De plus le rythme du poème, dû à l'absence de ponctuation, favorise cette libération d'esprit.
3. Contraste avec la vie quotidienne
Les verbes de la strophe 5 expriment le quotidien de même que "je prends mon bain", "la bouche que je connais". Le poète a envie de partir, de
quitter cette vie qu'il connaît, qui est banale, ordinaire et sans attrait. L'expression "ne te niche pas entre 2 seins " est une référence
aux seins matériels, protecteurs qui sont des repères concrets de la vie quotidienne. Ce contraste est aussi marqué par des antithèse:
"quand tu aimes …. Partir"
"Donne prends …. Prends"
"Ne larmoie…….souriant"
Le poète a donc conseillé, presque ordonné au destinataire de partir
pour s'évader mentalement et d'oublier un instant ses proches. Le voyage
est la source du bonheur, il est la solution de tous les problèmes. Le
poète fait aussi une déclaration d'amour.
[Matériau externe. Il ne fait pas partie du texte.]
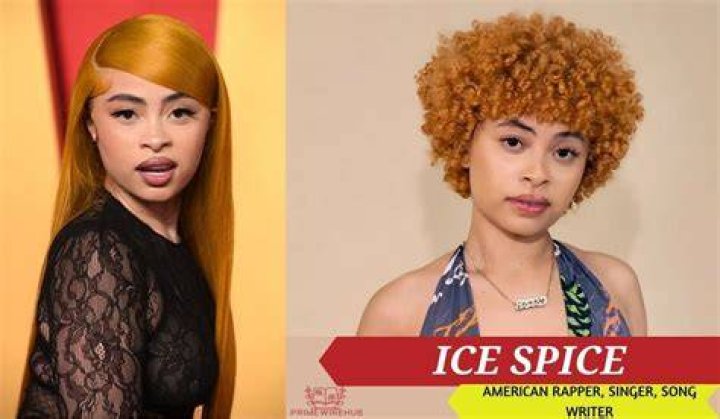 Rapper Ice Spice And &lsquo;Stranger Things&rsquo; Actor Caleb McLaughlin Are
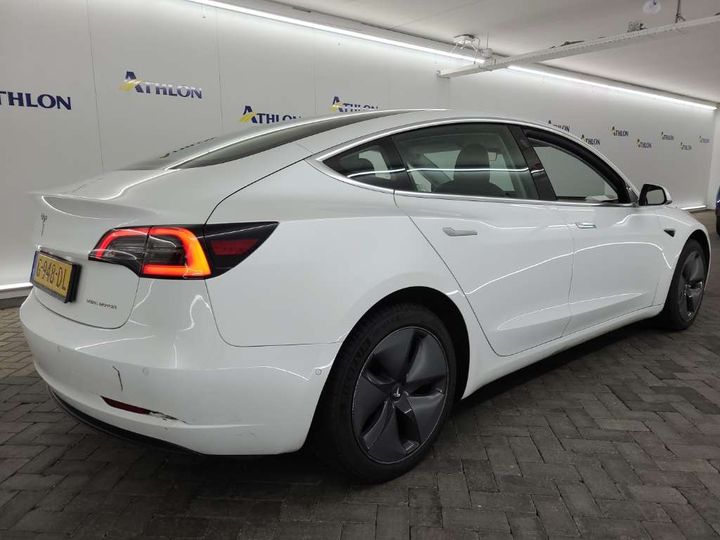 Photo 2 VIN: 5YJ3E7EB9KF460313 - TESLA MODEL 3 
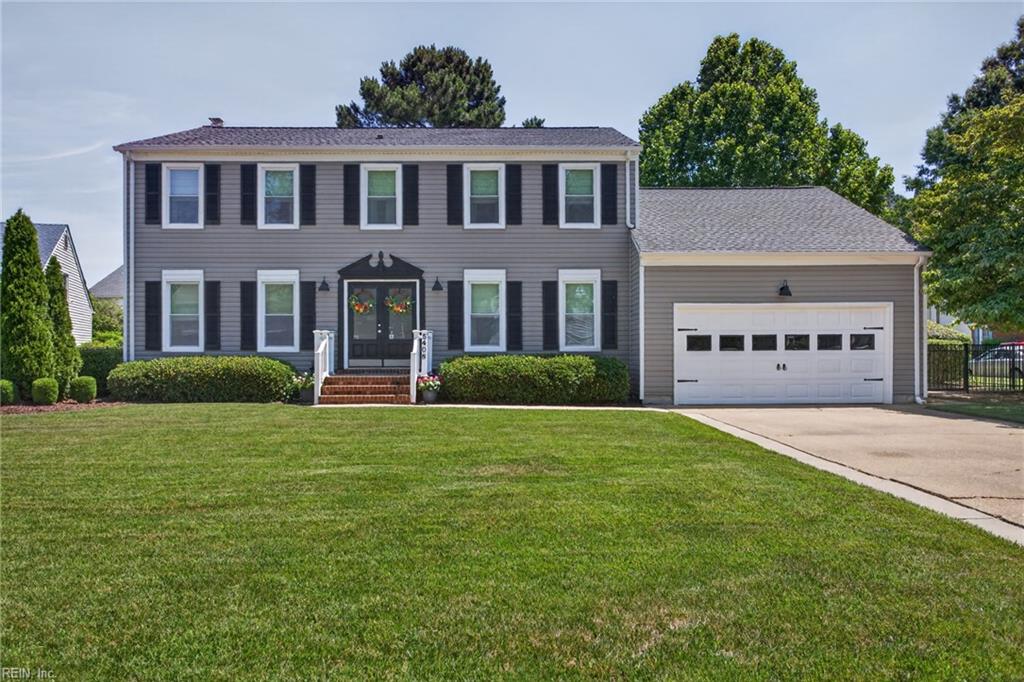 5408 Compton Circle, Virginia Beach, VA, 23464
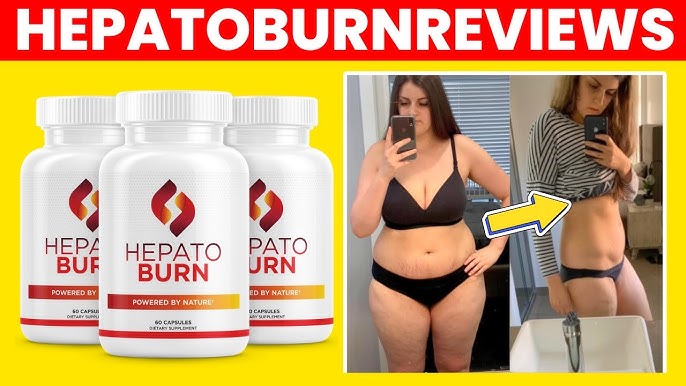 HepatoBurn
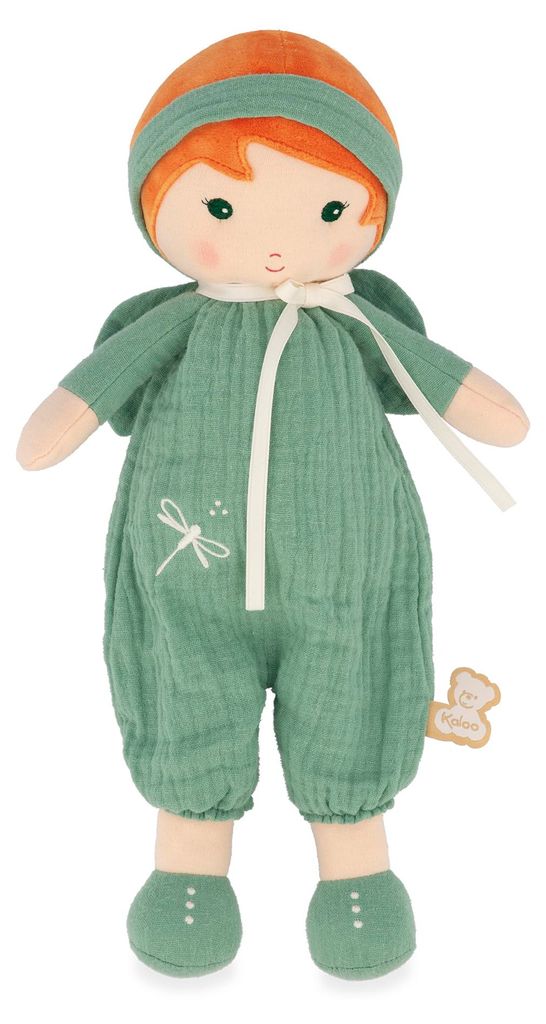 Kaloo - Olivia Schmusepuppe 32Cm Produktbild 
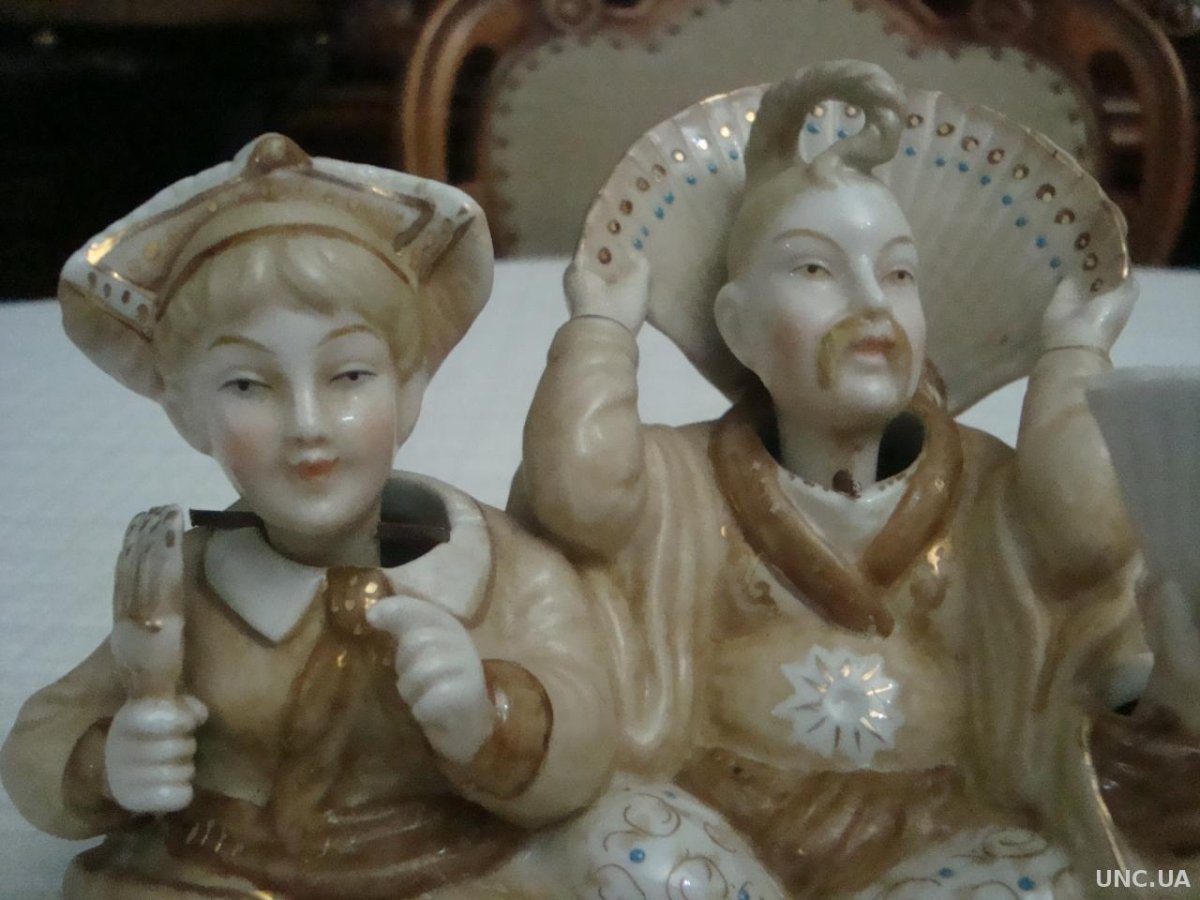 Китайские БОЛВАНЧИКИ гейши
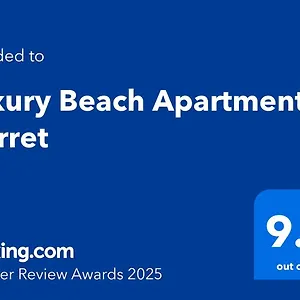 Luxury In Qerret Golem (Tirana)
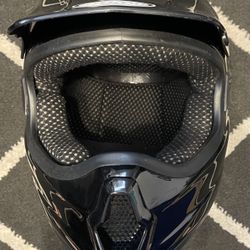 Helmet Motorcycle XL
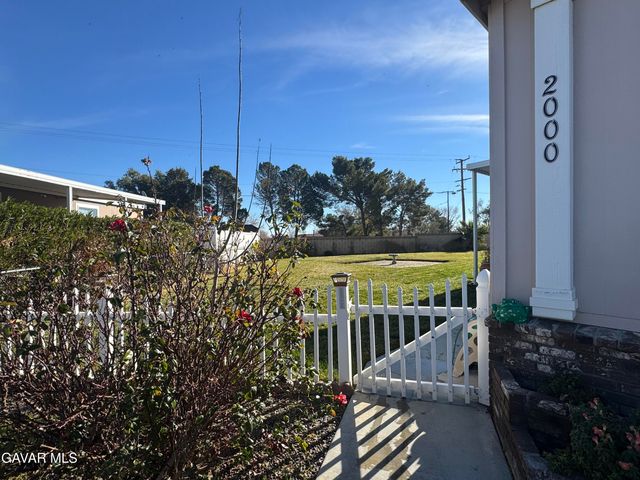 2000 Windflow Drive 76, Rosamond, CA 93560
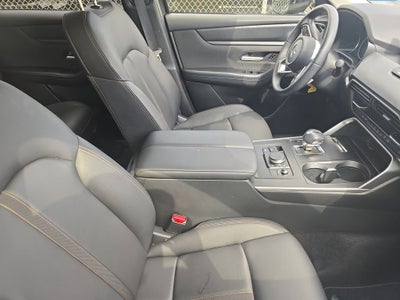 2025 Mazda Mazda CX-90 3.3 Turbo Select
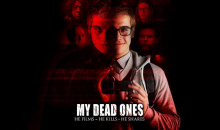 My Dead Ones, Available Now!!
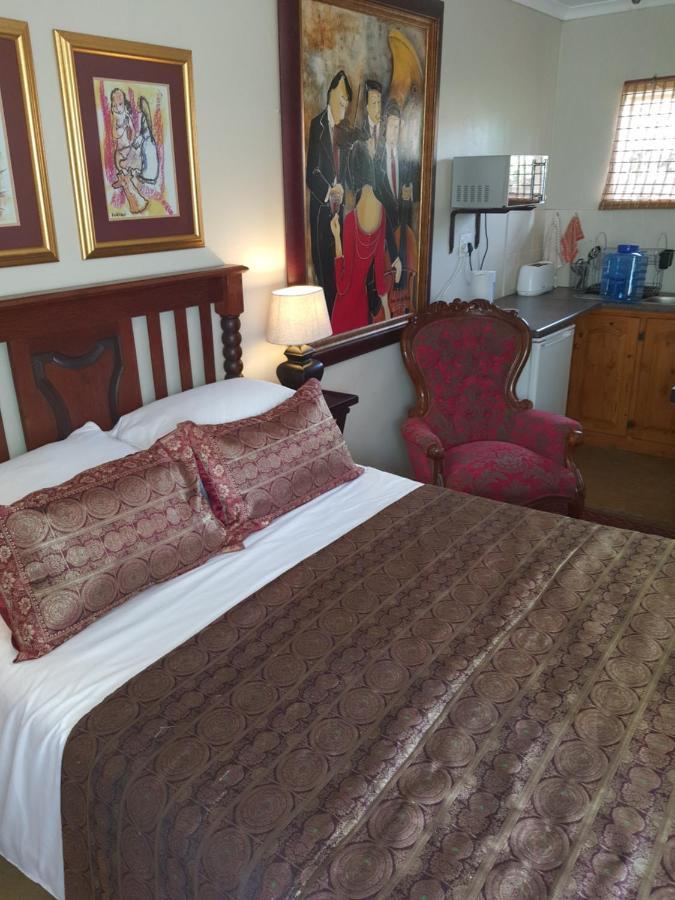 Gemsbok Cottage Bethlehem Dış mekan fotoğraf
II. Une déclaration d'amour
1. Champs lexicaux du bonheur et de l'amour
Les expressions "regarde les beaux magasins" et "Et toutes les
belles marchandises" annoncent le bonheur par le biais de la beauté.
Le verbe "aimer" est répété à cinq reprises, ce qui montre que l'auteur a voulu
insister sur ces verbes ; dans un premier temps à la deuxième
personne du singulier, puis à la première personne du singulier. De plus, les
deux derniers vers "Je pèse mes 80 kg" et "Je t'aime" expriment le poids de l'amour
pesant sur le poète. La tonalité lyrique est très importante dans ce poème, car
l'auteur exprime ses sentiments avec passion.
2. Déclaration à qui ?
Le verbe "aimer", pourtant transitif, n'est jamais suivi d'un complément
"quand tu aimes". Le lecteur se pose donc la question qui aimes-tu ?
Est-ce-le destinataire exprimé par le pronom "tu" dans le titre du poème ? Est-ce une femme, est-ce un homme ou une multitude ? Le poète joue de
cette ambiguïté en alternant le masculin et le féminin aux vers 7 et 9.
A la fin du poème, le dernier vers "je t'aime" paraît éclaircir la
situation, mais il n'en est rien. Le pronom "je" représente t-il le
poète, un inconnu, un homme, une femme ? Et qui aime-t-il ?
Le poète brouille l'énonciation pour mieux faire sentir l'hymne à la vie
et à l'amour, du plus proche au plus lointain.
Conclusion
Le poème
Tu es plus belle que le ciel et la mer est donc un éloge du voyage fictif, une évasion mentale, mais aussi une déclaration d'amour générale, à tout le monde ou à une personne. Le poète a instauré une atmosphère mystérieuse, où le lecteur doit s'interroger sur la ou les personnes concernées par son amour.